[TO DO] Output the lines from the start of the records through the line containing "324L238 328L241 337H261V328H265V324H261V317H257V305L234" as a Markdown table, leaving out any blank lines. Use a column headed Row for the row number and a column headed Line for the text of each line.

++++ DATASET

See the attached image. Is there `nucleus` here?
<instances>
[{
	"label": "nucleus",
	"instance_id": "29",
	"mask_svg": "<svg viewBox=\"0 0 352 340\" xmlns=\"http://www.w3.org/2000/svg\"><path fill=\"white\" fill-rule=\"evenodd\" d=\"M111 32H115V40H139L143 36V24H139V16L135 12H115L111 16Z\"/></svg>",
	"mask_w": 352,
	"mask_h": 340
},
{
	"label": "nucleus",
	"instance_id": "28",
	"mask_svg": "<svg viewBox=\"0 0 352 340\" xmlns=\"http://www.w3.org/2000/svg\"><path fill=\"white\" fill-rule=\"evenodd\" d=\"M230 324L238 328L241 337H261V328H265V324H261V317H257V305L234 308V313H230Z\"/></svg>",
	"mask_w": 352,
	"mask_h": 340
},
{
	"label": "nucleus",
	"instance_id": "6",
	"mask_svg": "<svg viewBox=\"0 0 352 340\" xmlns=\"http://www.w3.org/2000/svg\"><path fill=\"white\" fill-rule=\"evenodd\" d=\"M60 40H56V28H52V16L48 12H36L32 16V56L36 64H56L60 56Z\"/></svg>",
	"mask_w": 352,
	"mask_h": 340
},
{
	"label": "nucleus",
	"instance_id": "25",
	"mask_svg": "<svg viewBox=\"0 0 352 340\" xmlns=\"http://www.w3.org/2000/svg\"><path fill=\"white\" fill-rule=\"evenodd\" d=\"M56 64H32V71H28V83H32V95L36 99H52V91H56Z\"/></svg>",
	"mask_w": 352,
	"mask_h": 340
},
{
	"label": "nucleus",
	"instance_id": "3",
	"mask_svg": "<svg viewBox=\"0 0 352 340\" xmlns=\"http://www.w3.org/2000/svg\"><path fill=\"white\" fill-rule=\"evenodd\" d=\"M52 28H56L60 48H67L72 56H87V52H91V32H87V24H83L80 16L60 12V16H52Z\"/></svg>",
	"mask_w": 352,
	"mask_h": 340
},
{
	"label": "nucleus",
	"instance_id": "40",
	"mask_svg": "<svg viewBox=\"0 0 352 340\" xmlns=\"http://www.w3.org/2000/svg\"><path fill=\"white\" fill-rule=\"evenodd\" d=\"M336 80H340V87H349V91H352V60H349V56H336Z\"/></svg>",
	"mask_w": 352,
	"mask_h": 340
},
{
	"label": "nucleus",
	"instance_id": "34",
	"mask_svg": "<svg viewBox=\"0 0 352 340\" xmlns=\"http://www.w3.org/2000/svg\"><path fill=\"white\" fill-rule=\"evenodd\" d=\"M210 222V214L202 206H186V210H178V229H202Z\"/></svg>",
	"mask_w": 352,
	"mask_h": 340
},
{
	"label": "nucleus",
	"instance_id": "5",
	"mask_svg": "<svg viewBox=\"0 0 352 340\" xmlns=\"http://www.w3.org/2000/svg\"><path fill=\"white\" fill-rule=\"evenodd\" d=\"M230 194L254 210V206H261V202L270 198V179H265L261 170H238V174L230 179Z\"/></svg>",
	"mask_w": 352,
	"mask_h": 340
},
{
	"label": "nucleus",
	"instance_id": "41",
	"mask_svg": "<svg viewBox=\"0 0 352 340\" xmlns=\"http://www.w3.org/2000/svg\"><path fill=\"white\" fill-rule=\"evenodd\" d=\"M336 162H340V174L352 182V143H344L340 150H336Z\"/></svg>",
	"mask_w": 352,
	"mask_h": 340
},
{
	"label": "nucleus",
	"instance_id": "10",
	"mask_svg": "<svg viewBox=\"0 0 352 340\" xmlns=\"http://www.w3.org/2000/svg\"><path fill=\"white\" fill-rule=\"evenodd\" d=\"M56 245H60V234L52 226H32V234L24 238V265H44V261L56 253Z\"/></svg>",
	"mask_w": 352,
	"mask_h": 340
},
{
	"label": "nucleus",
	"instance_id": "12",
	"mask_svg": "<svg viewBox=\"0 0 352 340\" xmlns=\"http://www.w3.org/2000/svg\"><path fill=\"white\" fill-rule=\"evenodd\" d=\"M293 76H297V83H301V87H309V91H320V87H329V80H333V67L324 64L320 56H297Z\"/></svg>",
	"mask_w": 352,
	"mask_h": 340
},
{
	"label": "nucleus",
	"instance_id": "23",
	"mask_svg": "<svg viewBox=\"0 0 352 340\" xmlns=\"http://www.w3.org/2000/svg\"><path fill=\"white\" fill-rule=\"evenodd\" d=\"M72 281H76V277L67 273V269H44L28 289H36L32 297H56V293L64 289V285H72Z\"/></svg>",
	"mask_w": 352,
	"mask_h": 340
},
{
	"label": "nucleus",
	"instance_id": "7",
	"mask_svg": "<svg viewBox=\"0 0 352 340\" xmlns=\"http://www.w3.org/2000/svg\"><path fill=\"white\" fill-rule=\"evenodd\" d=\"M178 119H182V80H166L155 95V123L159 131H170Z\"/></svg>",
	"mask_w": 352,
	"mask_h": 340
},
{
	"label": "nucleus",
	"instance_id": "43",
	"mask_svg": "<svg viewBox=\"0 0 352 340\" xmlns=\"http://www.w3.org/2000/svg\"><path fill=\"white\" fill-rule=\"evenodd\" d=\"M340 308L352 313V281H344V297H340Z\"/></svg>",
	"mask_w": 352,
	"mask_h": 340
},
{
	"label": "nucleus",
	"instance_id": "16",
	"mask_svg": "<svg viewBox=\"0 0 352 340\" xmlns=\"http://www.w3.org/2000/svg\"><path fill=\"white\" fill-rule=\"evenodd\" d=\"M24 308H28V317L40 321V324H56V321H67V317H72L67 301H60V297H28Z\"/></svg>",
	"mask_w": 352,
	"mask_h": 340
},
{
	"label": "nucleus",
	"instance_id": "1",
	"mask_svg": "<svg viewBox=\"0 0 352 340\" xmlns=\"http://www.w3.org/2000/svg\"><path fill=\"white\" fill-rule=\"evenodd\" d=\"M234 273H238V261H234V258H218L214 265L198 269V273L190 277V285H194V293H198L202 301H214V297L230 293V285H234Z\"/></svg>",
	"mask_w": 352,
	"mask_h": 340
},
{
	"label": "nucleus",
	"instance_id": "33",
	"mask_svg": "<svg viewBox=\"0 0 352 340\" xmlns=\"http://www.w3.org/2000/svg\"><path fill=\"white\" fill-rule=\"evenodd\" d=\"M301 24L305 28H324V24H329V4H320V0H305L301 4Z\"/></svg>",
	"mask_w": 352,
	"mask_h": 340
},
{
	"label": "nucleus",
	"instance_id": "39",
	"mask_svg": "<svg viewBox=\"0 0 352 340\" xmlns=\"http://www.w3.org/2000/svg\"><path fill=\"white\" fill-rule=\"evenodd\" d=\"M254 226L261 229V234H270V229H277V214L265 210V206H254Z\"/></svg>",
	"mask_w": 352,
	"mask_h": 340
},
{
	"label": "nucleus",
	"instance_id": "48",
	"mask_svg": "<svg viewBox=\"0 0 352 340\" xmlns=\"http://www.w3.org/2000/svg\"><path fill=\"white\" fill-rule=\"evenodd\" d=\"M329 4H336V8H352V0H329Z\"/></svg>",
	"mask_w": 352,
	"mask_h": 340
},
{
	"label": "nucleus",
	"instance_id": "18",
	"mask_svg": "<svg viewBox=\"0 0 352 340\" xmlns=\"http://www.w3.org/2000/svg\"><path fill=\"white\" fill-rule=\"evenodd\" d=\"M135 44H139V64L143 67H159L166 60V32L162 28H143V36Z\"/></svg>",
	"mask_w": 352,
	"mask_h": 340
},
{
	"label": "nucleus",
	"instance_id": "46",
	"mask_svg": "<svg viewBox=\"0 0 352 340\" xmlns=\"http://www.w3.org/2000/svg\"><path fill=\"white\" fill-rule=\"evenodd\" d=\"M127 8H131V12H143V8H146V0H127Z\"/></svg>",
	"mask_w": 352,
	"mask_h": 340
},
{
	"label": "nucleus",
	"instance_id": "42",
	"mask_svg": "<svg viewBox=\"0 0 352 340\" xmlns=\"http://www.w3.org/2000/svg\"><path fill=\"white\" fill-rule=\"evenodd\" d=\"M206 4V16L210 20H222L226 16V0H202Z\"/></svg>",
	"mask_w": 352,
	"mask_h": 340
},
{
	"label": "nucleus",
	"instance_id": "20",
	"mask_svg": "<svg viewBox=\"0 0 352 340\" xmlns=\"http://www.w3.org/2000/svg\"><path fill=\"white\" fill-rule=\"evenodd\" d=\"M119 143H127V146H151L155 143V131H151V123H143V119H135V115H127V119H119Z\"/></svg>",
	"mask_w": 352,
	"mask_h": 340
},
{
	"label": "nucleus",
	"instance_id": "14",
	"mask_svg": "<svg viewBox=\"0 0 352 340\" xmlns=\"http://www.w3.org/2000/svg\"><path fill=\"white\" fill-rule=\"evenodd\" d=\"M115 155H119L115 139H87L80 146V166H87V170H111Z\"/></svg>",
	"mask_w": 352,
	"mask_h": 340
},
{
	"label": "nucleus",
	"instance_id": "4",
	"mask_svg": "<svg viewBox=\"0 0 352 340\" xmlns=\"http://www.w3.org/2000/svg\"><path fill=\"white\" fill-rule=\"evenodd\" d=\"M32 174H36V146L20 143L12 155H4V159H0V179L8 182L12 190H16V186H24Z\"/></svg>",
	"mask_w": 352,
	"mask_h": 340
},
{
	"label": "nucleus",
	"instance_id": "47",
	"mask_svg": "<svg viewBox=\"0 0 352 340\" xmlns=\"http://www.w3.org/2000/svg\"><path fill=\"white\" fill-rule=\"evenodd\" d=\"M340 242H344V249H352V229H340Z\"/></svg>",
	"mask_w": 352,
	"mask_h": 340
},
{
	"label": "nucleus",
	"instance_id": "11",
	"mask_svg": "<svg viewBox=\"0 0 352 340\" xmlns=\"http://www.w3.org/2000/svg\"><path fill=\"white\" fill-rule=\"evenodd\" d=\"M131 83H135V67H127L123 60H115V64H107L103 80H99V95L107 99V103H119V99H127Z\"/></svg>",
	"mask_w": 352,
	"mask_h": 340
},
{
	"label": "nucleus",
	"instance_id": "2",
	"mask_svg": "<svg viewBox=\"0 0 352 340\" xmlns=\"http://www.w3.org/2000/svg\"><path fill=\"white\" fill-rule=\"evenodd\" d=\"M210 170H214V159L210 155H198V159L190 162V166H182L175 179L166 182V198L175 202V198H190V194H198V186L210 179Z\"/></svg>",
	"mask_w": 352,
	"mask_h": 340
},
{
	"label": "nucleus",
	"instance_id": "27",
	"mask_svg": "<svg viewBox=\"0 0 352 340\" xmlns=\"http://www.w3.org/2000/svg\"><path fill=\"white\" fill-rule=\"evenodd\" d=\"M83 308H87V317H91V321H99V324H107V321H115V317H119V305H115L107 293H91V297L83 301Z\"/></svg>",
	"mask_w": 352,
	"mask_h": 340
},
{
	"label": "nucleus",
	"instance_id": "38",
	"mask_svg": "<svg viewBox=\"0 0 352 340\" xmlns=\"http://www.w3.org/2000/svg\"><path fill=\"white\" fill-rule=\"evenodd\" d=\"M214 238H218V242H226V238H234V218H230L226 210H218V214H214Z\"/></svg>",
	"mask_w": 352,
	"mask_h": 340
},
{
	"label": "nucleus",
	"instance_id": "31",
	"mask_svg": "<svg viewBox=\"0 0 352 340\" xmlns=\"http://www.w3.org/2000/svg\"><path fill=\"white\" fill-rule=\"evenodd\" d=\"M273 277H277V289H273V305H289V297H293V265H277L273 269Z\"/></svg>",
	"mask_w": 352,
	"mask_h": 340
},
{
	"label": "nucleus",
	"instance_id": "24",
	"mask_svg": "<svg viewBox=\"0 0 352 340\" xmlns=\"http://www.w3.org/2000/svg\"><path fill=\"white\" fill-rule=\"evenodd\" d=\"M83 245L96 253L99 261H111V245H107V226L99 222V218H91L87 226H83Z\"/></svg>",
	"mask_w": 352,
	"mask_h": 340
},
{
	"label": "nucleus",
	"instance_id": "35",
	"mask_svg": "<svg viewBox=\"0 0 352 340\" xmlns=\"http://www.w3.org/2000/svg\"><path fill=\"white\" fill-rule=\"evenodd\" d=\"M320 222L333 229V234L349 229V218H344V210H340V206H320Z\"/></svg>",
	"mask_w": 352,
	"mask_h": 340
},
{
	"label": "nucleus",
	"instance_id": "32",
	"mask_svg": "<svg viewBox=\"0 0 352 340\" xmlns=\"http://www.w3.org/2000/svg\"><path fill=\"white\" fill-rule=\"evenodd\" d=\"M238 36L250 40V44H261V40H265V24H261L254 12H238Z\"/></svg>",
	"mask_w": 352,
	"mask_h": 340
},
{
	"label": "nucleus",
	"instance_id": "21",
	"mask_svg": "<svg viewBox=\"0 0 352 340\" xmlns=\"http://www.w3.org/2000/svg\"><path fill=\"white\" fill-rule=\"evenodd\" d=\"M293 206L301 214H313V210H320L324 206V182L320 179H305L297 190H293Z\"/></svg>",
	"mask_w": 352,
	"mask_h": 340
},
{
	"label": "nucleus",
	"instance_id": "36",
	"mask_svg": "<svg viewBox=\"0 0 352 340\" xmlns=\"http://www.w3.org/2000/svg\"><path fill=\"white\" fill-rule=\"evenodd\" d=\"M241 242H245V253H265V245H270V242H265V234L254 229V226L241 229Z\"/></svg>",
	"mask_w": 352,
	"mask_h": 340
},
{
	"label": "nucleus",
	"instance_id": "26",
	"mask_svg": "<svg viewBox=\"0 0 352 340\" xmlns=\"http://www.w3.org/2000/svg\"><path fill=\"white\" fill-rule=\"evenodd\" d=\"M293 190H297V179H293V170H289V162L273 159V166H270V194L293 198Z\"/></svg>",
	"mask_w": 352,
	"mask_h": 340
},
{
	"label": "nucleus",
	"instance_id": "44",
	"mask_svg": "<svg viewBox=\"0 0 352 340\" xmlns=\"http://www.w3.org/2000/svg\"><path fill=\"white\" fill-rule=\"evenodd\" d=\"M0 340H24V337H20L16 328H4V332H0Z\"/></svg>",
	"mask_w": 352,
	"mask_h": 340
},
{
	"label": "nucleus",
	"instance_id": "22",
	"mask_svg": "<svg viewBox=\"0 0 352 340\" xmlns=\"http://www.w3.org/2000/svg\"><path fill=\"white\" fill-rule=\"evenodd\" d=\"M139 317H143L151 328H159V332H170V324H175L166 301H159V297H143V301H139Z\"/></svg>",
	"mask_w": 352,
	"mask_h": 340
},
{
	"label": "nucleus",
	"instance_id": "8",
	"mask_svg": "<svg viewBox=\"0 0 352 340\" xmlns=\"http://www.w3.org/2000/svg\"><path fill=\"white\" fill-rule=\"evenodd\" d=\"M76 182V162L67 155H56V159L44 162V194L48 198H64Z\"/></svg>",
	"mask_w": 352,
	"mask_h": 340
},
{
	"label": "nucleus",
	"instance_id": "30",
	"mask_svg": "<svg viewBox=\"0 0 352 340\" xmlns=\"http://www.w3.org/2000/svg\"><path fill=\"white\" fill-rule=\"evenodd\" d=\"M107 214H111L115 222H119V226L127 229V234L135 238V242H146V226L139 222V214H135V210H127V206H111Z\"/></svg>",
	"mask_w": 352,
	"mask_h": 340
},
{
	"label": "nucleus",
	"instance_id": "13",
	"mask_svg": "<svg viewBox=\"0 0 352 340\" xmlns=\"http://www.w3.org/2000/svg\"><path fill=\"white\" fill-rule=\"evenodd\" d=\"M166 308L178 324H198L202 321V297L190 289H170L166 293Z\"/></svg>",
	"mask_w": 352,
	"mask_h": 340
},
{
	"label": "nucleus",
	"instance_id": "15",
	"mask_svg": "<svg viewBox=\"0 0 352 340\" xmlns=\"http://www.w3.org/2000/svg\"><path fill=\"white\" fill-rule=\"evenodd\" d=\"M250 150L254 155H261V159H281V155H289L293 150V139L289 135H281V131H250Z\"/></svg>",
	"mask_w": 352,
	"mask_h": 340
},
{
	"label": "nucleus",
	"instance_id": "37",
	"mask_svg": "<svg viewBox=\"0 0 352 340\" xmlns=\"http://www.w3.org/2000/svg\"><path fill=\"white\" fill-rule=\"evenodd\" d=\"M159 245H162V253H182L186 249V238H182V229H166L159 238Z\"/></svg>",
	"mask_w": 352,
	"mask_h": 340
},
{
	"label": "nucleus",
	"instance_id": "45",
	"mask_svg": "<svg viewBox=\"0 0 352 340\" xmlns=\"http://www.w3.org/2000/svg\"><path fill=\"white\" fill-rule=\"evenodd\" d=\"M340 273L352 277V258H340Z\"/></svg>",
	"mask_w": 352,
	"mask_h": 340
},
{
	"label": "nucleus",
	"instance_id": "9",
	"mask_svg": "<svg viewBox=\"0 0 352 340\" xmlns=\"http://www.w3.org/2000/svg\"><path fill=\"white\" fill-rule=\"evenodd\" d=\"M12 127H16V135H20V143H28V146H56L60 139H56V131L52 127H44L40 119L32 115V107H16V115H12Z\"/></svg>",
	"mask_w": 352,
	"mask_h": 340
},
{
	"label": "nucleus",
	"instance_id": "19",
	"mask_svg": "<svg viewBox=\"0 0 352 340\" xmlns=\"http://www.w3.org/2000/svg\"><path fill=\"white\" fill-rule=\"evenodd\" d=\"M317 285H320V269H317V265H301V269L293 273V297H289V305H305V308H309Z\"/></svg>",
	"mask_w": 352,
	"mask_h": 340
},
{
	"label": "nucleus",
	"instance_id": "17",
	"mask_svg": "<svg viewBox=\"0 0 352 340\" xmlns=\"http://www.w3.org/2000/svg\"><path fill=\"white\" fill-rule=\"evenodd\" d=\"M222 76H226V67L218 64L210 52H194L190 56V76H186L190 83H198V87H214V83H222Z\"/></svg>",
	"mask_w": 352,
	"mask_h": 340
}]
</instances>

++++++++

[EXERCISE ANSWER]
| Row | Line |
|---|---|
| 1 | See the attached image. Is there `nucleus` here? |
| 2 | <instances> |
| 3 | [{ |
| 4 | 	"label": "nucleus", |
| 5 | 	"instance_id": "29", |
| 6 | 	"mask_svg": "<svg viewBox=\"0 0 352 340\" xmlns=\"http://www.w3.org/2000/svg\"><path fill=\"white\" fill-rule=\"evenodd\" d=\"M111 32H115V40H139L143 36V24H139V16L135 12H115L111 16Z\"/></svg>", |
| 7 | 	"mask_w": 352, |
| 8 | 	"mask_h": 340 |
| 9 | }, |
| 10 | { |
| 11 | 	"label": "nucleus", |
| 12 | 	"instance_id": "28", |
| 13 | 	"mask_svg": "<svg viewBox=\"0 0 352 340\" xmlns=\"http://www.w3.org/2000/svg\"><path fill=\"white\" fill-rule=\"evenodd\" d=\"M230 324L238 328L241 337H261V328H265V324H261V317H257V305L234 308V313H230Z\"/></svg>", |